TASK OBJECTIVE: Beginning with the line of the entries below that holds "DIE HARD 7 iPad Case/Skin" and ending with the line that holds "Απεργία ΠΝΟ: Δεμένα", transcribe each line exactly as written. Pictures stay out.

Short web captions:
________________________
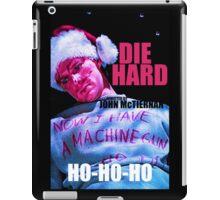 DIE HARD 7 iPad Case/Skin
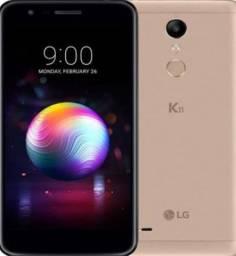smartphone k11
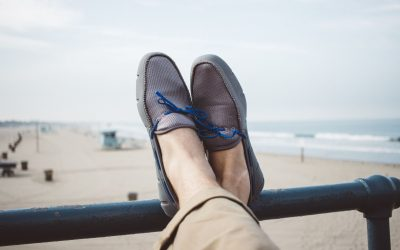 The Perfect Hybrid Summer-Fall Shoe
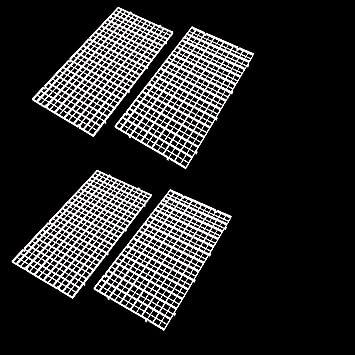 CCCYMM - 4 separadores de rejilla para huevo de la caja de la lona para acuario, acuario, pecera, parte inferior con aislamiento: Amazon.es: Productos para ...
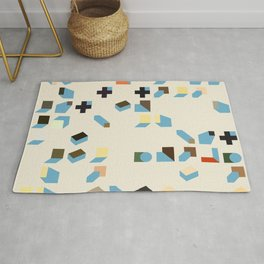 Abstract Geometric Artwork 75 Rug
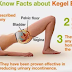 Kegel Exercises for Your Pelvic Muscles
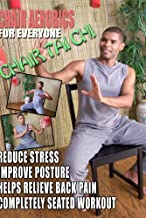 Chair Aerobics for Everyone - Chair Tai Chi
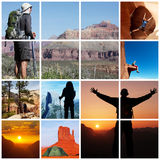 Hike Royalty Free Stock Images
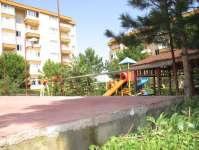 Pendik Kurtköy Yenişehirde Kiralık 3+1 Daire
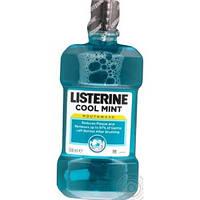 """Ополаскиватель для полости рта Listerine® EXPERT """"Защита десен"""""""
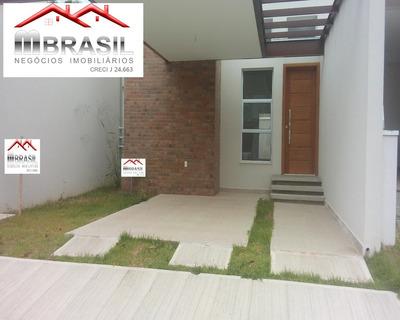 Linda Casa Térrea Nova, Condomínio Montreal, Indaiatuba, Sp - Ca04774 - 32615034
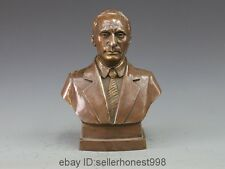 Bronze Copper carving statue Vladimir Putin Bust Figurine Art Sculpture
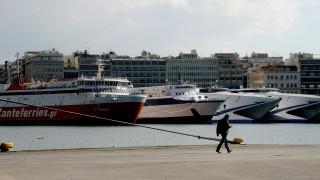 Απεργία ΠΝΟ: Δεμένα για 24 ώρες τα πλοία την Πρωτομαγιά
________________________
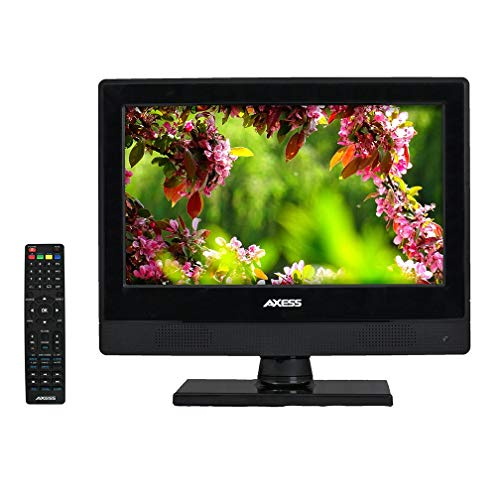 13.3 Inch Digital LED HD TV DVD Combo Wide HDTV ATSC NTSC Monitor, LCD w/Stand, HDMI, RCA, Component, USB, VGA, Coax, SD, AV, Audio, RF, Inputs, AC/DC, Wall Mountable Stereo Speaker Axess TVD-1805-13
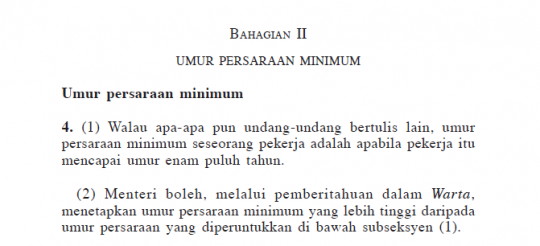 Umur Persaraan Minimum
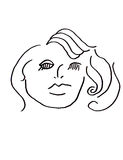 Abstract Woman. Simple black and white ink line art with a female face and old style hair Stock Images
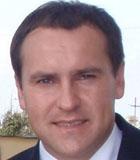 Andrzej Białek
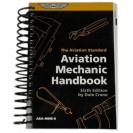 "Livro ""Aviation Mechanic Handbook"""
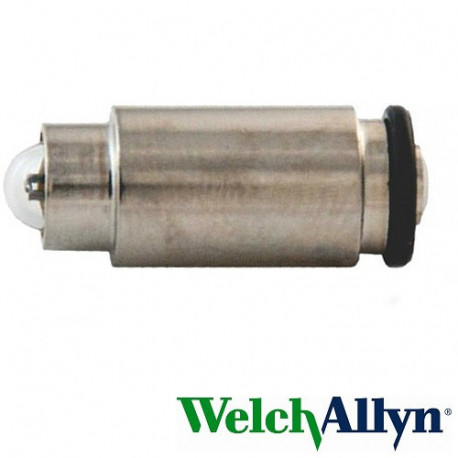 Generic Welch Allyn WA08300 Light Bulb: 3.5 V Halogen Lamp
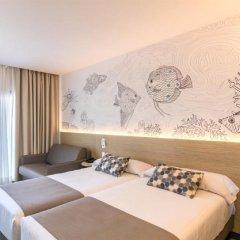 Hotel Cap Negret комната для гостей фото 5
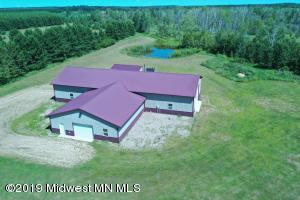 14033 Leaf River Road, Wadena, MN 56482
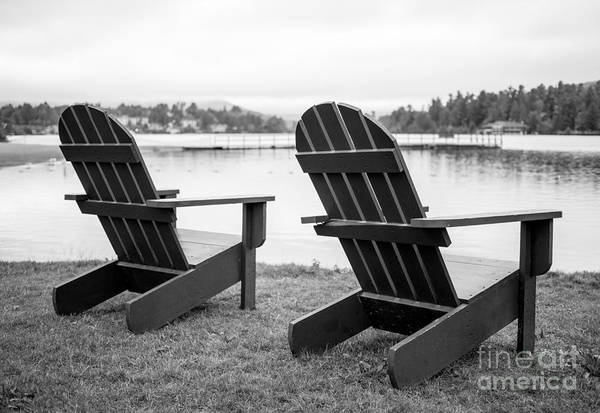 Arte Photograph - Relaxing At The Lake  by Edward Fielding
________________________
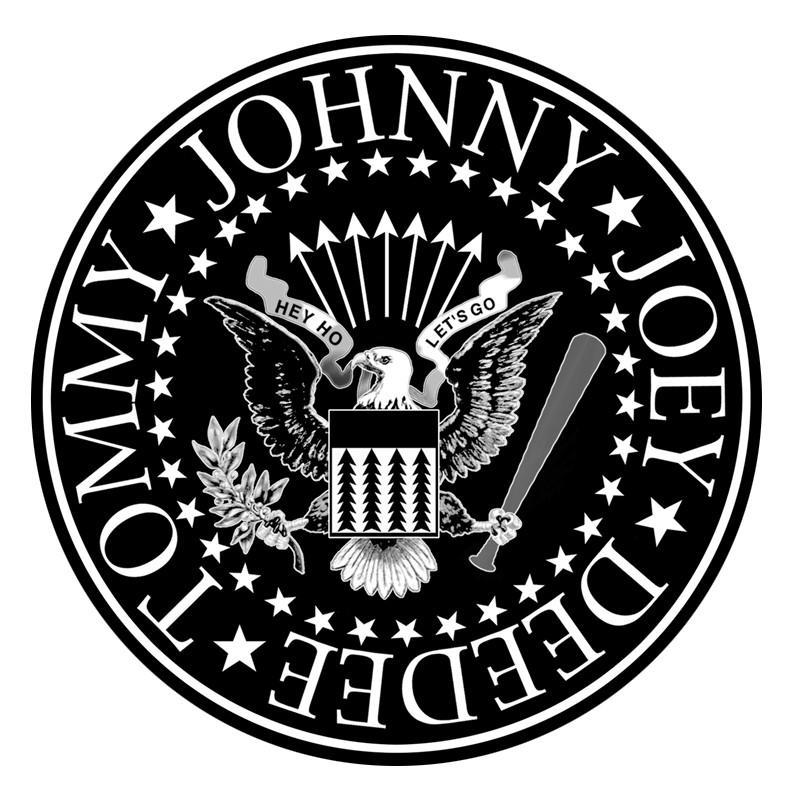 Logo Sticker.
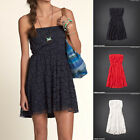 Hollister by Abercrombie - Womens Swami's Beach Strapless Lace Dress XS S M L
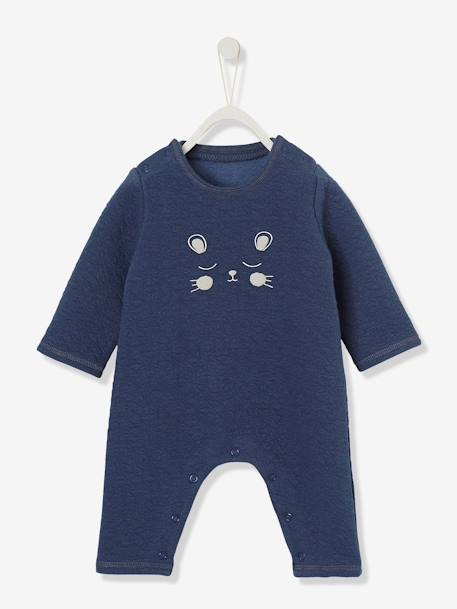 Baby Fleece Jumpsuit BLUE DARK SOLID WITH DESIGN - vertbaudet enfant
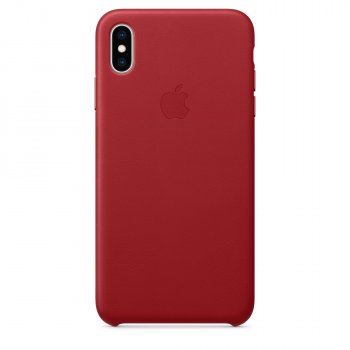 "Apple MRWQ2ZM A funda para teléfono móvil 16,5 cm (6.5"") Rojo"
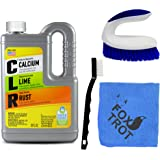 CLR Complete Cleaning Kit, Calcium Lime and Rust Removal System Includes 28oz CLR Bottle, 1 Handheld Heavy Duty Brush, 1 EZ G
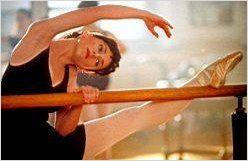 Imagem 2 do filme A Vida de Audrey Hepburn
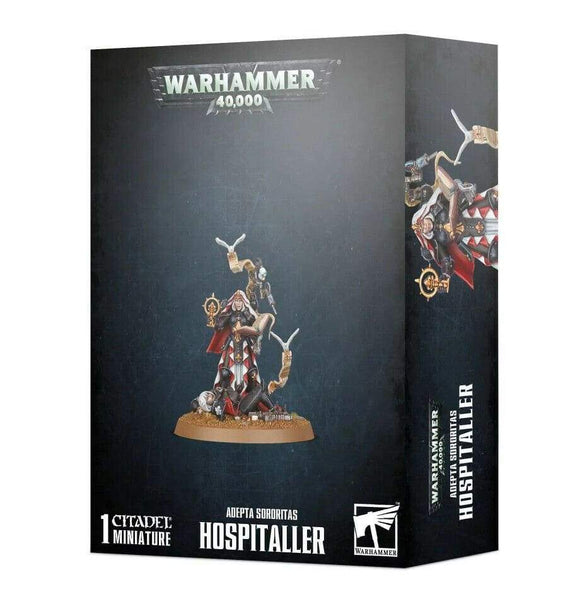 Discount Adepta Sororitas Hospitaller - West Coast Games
________________________
FINAL ANSWER:
 DIE HARD 7 iPad Case/Skin
smartphone k11
 The Perfect Hybrid Summer-Fall Shoe
 CCCYMM - 4 separadores de rejilla para huevo de la caja de la lona para acuario, acuario, pecera, parte inferior con aislamiento: Amazon.es: Productos para ...
 Abstract Geometric Artwork 75 Rug
 Kegel Exercises for Your Pelvic Muscles
 Chair Aerobics for Everyone - Chair Tai Chi
 Hike Royalty Free Stock Images
 Pendik Kurtköy Yenişehirde Kiralık 3+1 Daire
 """Ополаскиватель для полости рта Listerine® EXPERT """"Защита десен"""""""
 Linda Casa Térrea Nova, Condomínio Montreal, Indaiatuba, Sp - Ca04774 - 32615034
 Bronze Copper carving statue Vladimir Putin Bust Figurine Art Sculpture
 Απεργία ΠΝΟ: Δεμένα για 24 ώρες τα πλοία την Πρωτομαγιά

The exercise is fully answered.